The following is a summary of the basic facts:

  • In 1985, Mr Lorimer left full-time employment and became a freelance vision mixer.
  • In the first 14 months he built up a list of 22 companies and in the three succeeding years the number on the list remained at about 20.
  • He worked for over 800 days in the period 2 February 1985 to 5 April 1989.
  • His annual number of engagements ranged between 120 and 150, the longest engagement of which was for 10 days.
  • All the work was done at studios owned or rented by the production company on equipment owned or supplied by the studio company.
  • Bookings were usually made on the phone to his home where he had an office, and subsequently confirmed by letter giving dates, rate of pay etc but there were no formal written conditions of engagement.

Decision

The Court of Appeal concluded that Mr Lorimer was engaged under contracts for his services and therefore self-employed.### Commentary

The Court of Appeal did not think it was appropriate just to apply the test or indicia set out by Cooke J. in the Market Investigations case (see ESM7040). Nolan L.J. agreed with the views expressed by Mummery J. in the High Court where he said:

“In order to decide whether a person carries on business on his own account it is necessary to consider many different aspects of that person’s work activity. This is not a mechanical exercise of running through items on a check list to see whether they are present in, or absent from, a given situation. The object of the exercise is to paint a picture from the accumulation of detail. The overall effect can only be appreciated by standing back from the detailed picture which has been painted, by viewing it from a distance and by making an informed, considered, qualitative appreciation of the whole. It is a matter of evaluation of the overall effect, which is not necessarily the same as the sum total of the individual details. Not all details are of equal weight or importance in any given situation. The details may also vary in importance from one situation to another.

The process involves painting a picture in each individual case.”

The point to be drawn from this is that, having obtained all the relevant information, the object is to stand back and determine employment status on the basis of an overall view. It is not just a question of adding up the relevant factors for and against a particular employment status. Rather what you have to do is make a subjective judgment based on your overall assessment taking account of the different weights which apply to individual factors in the particular case.

Where there are many short-term engagements, Hall v Lorimer also indicates that it is necessary to consider the personal factors that exist outside the terms of the direct contractual relationship the worker has with the engager for the specific engagement being considered. For example,

  • engagements may need to be looked at in the context of the worker’s business activities as a whole including matters such as the worker’s exposure to bad debts and the amount of time and money spent on organising, obtaining, or carrying out the work
  • it may be appropriate to take into account the length of the particular engagement and the number of other persons for whom similar work is performed.
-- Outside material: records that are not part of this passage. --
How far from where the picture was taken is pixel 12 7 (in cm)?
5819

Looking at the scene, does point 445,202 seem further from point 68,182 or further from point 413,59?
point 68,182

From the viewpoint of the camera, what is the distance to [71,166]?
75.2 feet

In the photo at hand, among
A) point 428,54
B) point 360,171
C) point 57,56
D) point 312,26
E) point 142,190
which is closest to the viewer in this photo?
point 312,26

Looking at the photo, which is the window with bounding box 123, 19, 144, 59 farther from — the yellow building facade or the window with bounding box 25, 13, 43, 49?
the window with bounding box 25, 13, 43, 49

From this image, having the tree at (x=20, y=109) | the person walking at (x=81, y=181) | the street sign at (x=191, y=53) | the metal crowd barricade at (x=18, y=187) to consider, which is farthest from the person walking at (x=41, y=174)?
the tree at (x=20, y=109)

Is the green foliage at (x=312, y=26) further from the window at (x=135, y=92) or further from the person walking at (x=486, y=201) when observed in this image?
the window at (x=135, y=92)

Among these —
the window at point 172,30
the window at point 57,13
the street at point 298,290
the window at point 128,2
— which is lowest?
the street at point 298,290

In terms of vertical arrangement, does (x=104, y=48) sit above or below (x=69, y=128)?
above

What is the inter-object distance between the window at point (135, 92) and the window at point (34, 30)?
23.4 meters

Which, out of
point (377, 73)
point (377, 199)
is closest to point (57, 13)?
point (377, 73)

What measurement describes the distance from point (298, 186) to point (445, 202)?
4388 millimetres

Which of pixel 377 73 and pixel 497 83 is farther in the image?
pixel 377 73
However, it should be remembered that Nolan L.J. accepted that “an employment properly so called is not the less an employment because it is casual rather than regular”. In some instances therefore the overall picture may point to self- employment whereas in others it may point to a single umbrella employment or a series of casual employments.

On the subject of provision of equipment it should be noted that in the High Court Mummery J stated

“The Crown’s submission emphasised two particular points. First, the fact that Mr Lorimer has not provided any of the very expensive equipment necessary for the exercise of the skill of a vision mixer. Secondly, the fact that all Mr Lorimer provided was his personal skill. These facts do undoubtedly point to a contract of service, but they are not necessarily inconsistent with a contract for services, so as to make the Special Commissioners’ decision an impossible or a perverse one.”

This was contrary to the view taken by the Special Commissioner. In the Court of Appeal Nolan LJ did not comment on this aspect in his judgment.